- WORK ITEM: Look for the line containing "Toyota Verso - Thumbnail 14" and the line containing "HANDLE INNER FOR" in the entries below. Copy those two and all lines between them exactly, leaving out pictures.

------ RECORDS TO USE

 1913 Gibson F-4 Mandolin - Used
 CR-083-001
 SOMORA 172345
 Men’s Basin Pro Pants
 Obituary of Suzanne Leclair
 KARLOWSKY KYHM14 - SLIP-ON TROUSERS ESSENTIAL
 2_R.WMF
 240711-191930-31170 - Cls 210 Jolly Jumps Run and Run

------------
------ RECORDS TO USE

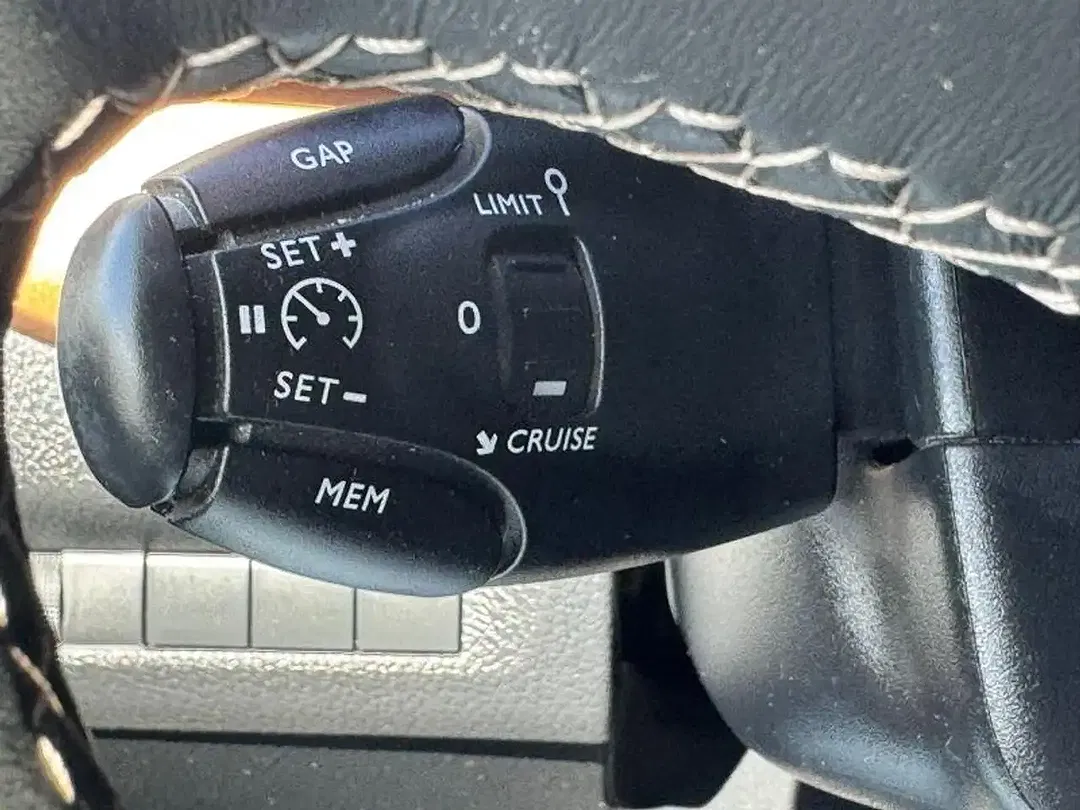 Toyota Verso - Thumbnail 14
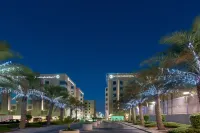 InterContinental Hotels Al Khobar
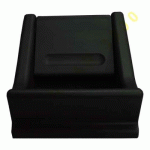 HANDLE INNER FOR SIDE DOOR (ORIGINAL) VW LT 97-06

------------

- EXPECTED ANSWER:
 Toyota Verso - Thumbnail 14
 InterContinental Hotels Al Khobar
 HANDLE INNER FOR SIDE DOOR (ORIGINAL) VW LT 97-06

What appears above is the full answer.